No. It does not.
There has never been much doubt about this. Any uncertainty has been put to rest by the EAT in Tao Herbs & Acupuncture Ltd v Jin.
Judge McMullen Q.C. said:
19. The third ground advanced in this application relates to section 123. It is contended that the award to the Claimant was not just and equitable because it was substantial. I reject this as a proposition of law. In the calculation of loss for unfair dismissal the prime consideration is the loss suffered by the Claimant attributable to the action of the employer. The vehicle for the submission today is that if this award has to be paid, the business will go into liquidation.
20. That is not the correct approach to the assessment of an award for unfair dismissal, which does not pay attention to the ability of the employer to pay.
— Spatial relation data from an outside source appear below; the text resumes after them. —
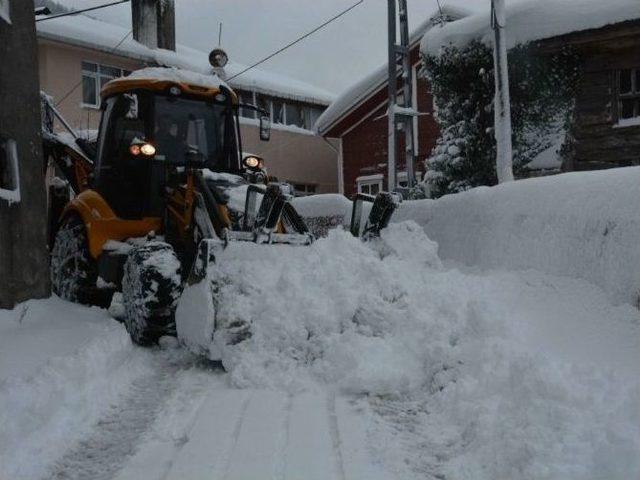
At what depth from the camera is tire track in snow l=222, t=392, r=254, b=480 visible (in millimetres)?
2930

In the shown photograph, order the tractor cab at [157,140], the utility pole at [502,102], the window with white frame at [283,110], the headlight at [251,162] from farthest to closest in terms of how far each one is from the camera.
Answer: the window with white frame at [283,110] → the utility pole at [502,102] → the headlight at [251,162] → the tractor cab at [157,140]

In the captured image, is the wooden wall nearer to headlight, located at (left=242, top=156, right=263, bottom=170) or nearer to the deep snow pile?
headlight, located at (left=242, top=156, right=263, bottom=170)

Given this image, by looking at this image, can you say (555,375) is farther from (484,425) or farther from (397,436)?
(397,436)

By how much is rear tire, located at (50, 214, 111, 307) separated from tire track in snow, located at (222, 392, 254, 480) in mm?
3475

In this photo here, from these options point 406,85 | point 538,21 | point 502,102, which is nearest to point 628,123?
point 538,21

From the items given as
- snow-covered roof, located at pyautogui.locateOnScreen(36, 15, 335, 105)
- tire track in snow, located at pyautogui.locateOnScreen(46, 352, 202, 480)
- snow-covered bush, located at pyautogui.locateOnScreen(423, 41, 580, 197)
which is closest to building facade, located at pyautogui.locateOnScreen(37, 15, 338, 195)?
snow-covered roof, located at pyautogui.locateOnScreen(36, 15, 335, 105)

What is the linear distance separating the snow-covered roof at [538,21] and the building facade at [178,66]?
25.7ft

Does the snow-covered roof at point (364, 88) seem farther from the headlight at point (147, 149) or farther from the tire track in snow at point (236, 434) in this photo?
the tire track in snow at point (236, 434)

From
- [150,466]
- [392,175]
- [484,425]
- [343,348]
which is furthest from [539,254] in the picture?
[392,175]

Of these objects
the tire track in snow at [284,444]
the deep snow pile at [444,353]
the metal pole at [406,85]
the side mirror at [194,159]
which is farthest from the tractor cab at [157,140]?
the metal pole at [406,85]

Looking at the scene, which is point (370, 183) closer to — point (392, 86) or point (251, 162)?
point (392, 86)

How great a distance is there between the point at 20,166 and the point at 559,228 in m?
5.68

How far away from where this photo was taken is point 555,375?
3508 mm

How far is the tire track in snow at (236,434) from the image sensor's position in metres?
2.93
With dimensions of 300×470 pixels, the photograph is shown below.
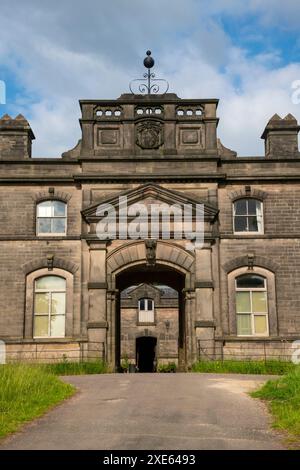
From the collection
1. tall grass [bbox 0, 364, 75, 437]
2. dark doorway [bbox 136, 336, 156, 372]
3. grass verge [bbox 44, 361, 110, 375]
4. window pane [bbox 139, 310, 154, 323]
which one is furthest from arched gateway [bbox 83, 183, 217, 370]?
dark doorway [bbox 136, 336, 156, 372]

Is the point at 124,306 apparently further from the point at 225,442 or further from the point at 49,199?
the point at 225,442

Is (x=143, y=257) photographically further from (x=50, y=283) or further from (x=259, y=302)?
(x=259, y=302)

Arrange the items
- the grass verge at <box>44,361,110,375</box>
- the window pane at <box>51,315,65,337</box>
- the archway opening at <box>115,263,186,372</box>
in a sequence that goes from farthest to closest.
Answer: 1. the archway opening at <box>115,263,186,372</box>
2. the window pane at <box>51,315,65,337</box>
3. the grass verge at <box>44,361,110,375</box>

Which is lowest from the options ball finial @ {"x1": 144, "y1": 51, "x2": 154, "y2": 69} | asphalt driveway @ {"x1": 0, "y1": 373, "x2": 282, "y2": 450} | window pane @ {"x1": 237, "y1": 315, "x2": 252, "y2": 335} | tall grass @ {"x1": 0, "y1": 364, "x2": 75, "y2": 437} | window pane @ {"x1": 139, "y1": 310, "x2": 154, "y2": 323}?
asphalt driveway @ {"x1": 0, "y1": 373, "x2": 282, "y2": 450}

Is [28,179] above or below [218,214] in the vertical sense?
above

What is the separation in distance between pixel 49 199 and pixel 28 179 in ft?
3.42

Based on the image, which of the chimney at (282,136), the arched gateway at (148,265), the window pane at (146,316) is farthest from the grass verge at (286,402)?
the window pane at (146,316)

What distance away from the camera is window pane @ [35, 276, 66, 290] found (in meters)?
21.8

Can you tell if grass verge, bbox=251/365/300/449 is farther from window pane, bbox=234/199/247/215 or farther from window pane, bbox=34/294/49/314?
window pane, bbox=34/294/49/314

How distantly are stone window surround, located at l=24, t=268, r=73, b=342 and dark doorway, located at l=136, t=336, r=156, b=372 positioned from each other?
20.7 metres

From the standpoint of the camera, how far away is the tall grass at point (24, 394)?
9.37m

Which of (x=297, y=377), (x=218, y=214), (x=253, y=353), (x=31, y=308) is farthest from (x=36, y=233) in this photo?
(x=297, y=377)

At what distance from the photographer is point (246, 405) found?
36.1 ft
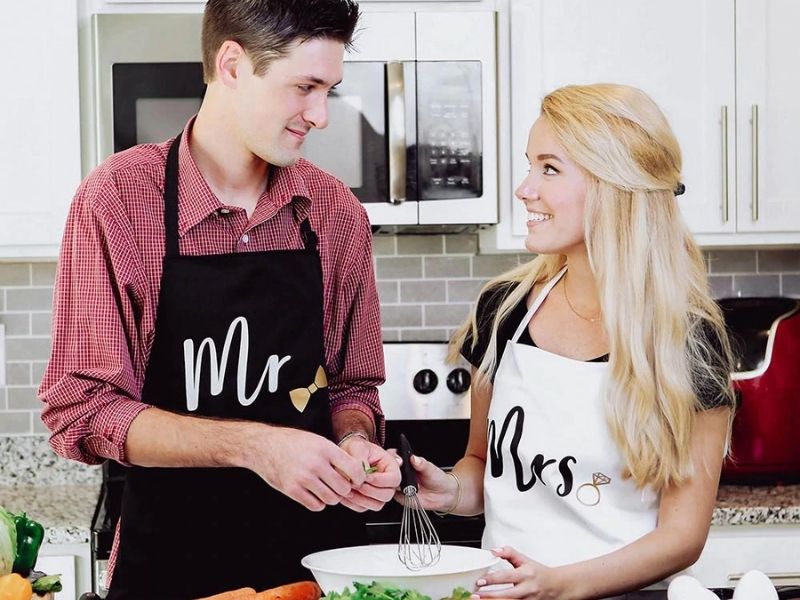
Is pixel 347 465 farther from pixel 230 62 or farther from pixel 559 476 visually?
pixel 230 62

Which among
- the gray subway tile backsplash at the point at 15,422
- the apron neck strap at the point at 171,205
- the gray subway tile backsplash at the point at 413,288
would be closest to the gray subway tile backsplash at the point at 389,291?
the gray subway tile backsplash at the point at 413,288

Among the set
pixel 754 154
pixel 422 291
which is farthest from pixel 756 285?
pixel 422 291

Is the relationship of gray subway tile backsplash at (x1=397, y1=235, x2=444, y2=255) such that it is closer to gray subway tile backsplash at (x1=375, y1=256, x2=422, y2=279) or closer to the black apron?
gray subway tile backsplash at (x1=375, y1=256, x2=422, y2=279)

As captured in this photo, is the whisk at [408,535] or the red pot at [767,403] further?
the red pot at [767,403]

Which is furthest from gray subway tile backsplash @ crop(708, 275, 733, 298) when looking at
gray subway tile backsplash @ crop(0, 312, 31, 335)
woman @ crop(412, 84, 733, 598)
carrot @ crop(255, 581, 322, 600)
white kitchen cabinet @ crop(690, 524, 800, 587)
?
carrot @ crop(255, 581, 322, 600)

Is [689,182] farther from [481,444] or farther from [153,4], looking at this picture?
[153,4]

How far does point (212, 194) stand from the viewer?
1799 mm

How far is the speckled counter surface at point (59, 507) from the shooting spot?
2.49m

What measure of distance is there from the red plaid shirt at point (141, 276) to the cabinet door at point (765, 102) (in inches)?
48.8

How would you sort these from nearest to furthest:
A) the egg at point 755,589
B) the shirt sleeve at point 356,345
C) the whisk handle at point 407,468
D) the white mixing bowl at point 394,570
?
the egg at point 755,589, the white mixing bowl at point 394,570, the whisk handle at point 407,468, the shirt sleeve at point 356,345

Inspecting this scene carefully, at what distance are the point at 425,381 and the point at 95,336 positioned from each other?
131 cm

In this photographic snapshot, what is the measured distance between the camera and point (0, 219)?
2643mm

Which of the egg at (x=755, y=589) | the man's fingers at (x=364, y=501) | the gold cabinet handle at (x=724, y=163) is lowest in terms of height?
the egg at (x=755, y=589)

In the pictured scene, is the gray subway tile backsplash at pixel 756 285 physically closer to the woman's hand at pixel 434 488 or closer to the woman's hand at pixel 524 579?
the woman's hand at pixel 434 488
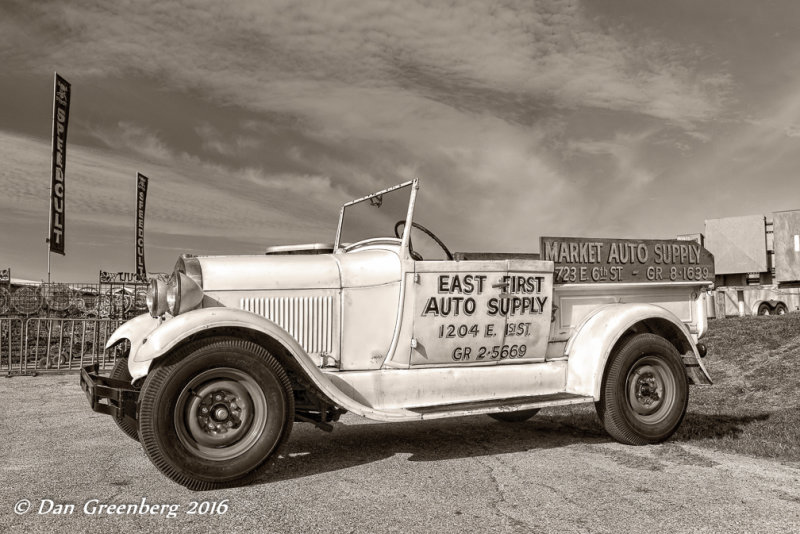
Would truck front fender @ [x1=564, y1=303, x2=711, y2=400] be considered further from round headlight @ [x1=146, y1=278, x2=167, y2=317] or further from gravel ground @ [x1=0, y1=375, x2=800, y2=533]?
round headlight @ [x1=146, y1=278, x2=167, y2=317]

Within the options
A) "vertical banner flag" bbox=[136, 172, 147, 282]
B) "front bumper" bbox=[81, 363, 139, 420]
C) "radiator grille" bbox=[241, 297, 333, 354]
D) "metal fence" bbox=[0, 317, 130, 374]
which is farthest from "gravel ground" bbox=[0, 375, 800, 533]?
"vertical banner flag" bbox=[136, 172, 147, 282]

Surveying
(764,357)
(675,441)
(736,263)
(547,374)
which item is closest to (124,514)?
(547,374)

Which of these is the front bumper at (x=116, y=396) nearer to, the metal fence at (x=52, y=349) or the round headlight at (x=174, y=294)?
the round headlight at (x=174, y=294)

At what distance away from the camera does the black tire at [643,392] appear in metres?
5.29

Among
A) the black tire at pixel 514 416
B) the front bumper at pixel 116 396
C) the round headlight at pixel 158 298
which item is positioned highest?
the round headlight at pixel 158 298

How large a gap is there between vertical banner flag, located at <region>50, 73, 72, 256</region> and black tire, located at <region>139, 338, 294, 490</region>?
1597 cm

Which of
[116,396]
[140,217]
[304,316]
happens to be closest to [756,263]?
[140,217]

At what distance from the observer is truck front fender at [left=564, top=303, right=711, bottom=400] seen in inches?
208

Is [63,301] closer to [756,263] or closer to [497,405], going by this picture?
[497,405]

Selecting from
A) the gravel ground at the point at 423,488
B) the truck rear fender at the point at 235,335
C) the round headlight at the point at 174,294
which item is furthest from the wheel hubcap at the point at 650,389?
the round headlight at the point at 174,294

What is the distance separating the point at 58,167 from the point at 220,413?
16574 mm

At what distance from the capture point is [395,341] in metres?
4.81

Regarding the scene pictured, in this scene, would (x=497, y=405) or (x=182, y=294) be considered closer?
(x=182, y=294)

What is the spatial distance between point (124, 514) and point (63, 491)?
688mm
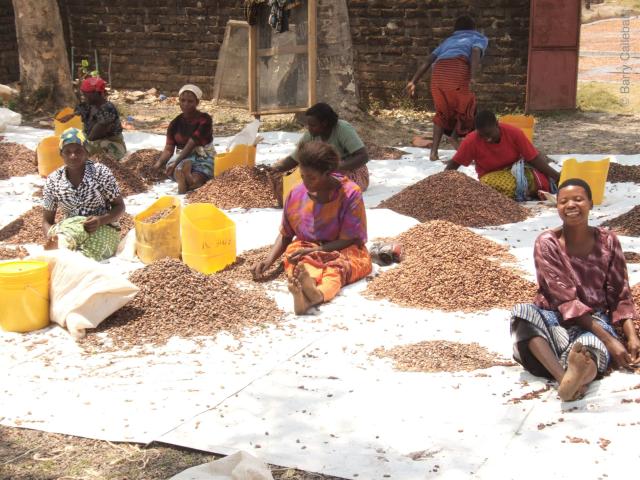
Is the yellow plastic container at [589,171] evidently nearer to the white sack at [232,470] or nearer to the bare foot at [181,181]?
the bare foot at [181,181]

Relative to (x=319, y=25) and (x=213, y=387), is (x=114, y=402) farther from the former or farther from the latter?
(x=319, y=25)

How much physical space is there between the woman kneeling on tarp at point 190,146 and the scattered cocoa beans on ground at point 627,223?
11.0 ft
There are places in the employment protection canon where ability to pay is a feature (see for example the costs regime). But in the assessment of damages for a statutory tort, the possibility that the employer will be in difficulty paying an award is not a relevant consideration.
This does not add significantly to our legal understanding, but it is a clear and concise statement of principle. It might be useful, therefore, in convincing a stubborn respondent that this is not a line worth taking.
One word of caution: while ability to pay will not change the tribunal’s decision there is, unfortunately, a gap between obtaining a tribunal decision and getting the money. This needs to be considered when making decisions about litigation.